I have talked here before about how shocked I am that org theory so rarely engages ideas of inequality. I mean, we even call structural racism institutional racism. The word institutional is right there! Why so little theorizing about how institutions reproduce inequality or how they can be disrupted to, in turn, disrupt inequality? I’m not talking about theories that acknowledge institutional processes. Many great scholars do that. But most engage it theoretically while empirically analyzing at the individual, group or nation-state level. There’s little meso level analysis or organizations, organizational fields, org processes and the like.

I don’t know why that is. But I’ve even bugged Fabio Rojas over at orgtheory.net about it before. People are doing it but it doesn’t seem to have a sustained research focus.

A colleague forwarded me a CFP for a conference that seems to feel the way I feel:

 

Although the relevance of organizational research to societal problems has been a heated debate for at least a decade and has generated a proliferation of polemics and prescriptions (Starkey & Madan, 2001, Hinings & Greenwood, 2002, Gulati, 2007, Lorsch, 2009, Dover & Lawrence, 2010), organizational scholars have not produced sufficient systematic empirical and theoretical examinations of social inequality, and especially of how organizations and institutions contribute to or mitigate inequality.

A critical way in which organizational scholars can contribute to a better understanding of social inequality is through an examination of the roles played by organizations and institutions in producing, reproducing, and lessening social inequality. An institutional perspective on these issues would highlight the ways in which social rules, beliefs, norms, values and practices are mediated through formal organizations to reinforce or challenge social inequality.  It would further highlight the institutional work of individual and organizational actors in the formation, ongoing operation, and potential transformation of institutions that include certain groups, while excluding others, reinforce unequal access to power and decision-making mechanisms, and provide freedom and wealth to some parts of society, while impoverishing and constraining others.

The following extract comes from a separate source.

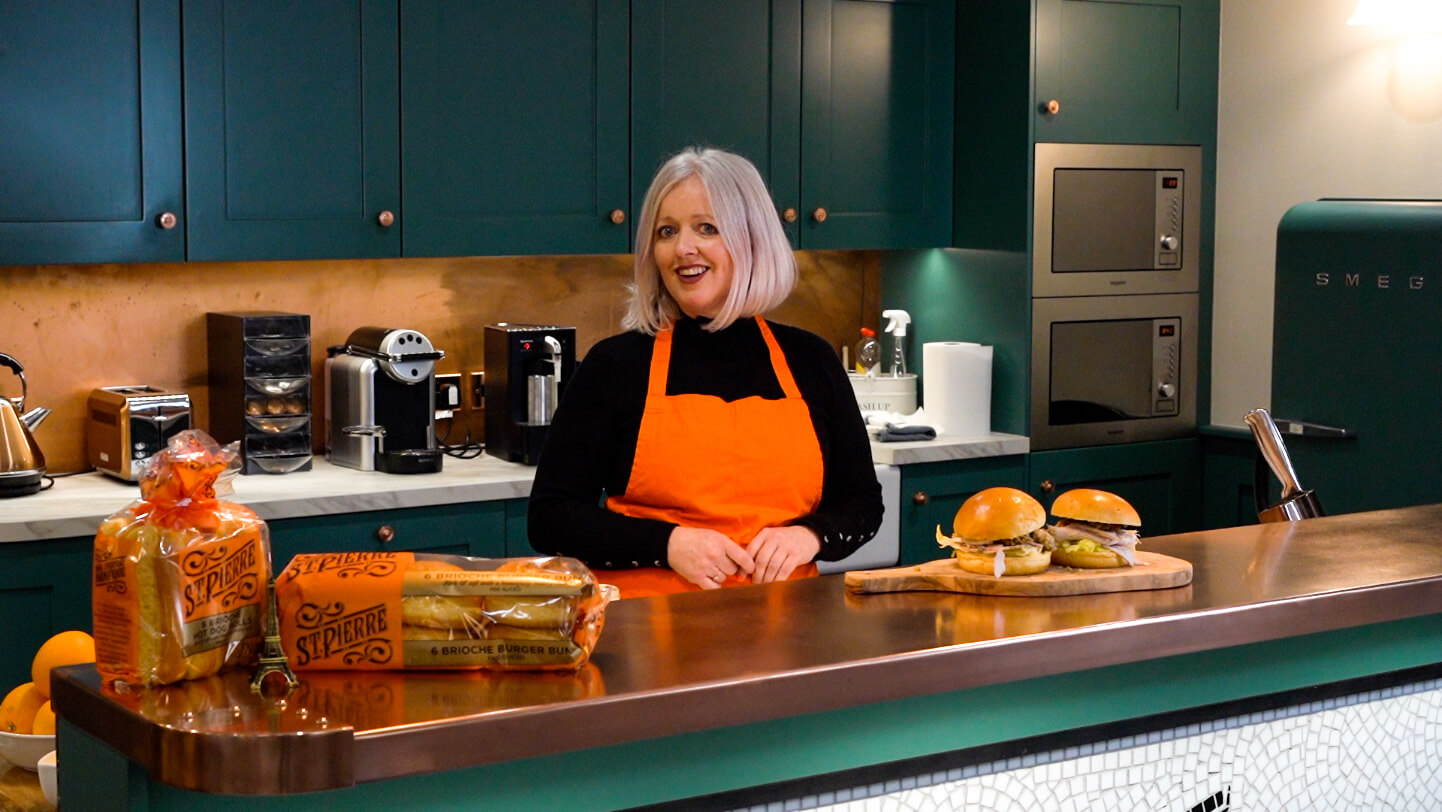 A lady in a kitchen wearing an orange apron with St Pierre products and burgers on the countertop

I went to no fewer than five conferences this year. One of which was one I organized and convened. I am broke and broken as a result. Conferencing is hard work.  But this is too good to pass up. I’m playing it cool in my cover letter but don’t think I’m above bribery. An excerpt from my giddy abstract, written giddidly:

Why a gendered analysis of for-profit higher education? In 2000, the for-profit college sector accounted for 3 percent of all enrolled undergraduates in the United States. In 2009, the sector accounted for 9 percent, or 1.2 million students. That makes for-profits the fastest growing sector of higher education. For-profit colleges are more expensive than all but the most elite private degrees with relatively non-existent admissions criteria. As a consequence of their open admissions and access to federal student loan programs, for-profit colleges have grown quickly and millions of students have accumulated large amounts of debt attending them. Almost 70 percent of those students are women. Despite this, it is difficult to interrogate why so many women enroll in expensive for-profit degree programs because the dominant market morality – the social construction of economic market processes as inherently right and natural (Polanyi 1957) – casts individual actors as education consumers while ignoring the organizational forces that constrain individual decision-making. A gendered analysis redresses this theoretical limitation and provides the best way to answer these questions: 1) why are so many women enrolled in for-profit colleges and 2) under what conditions are the social and economic outcomes of women in for-profit colleges shaped by the organizational processes of the sector of higher education in which they participate?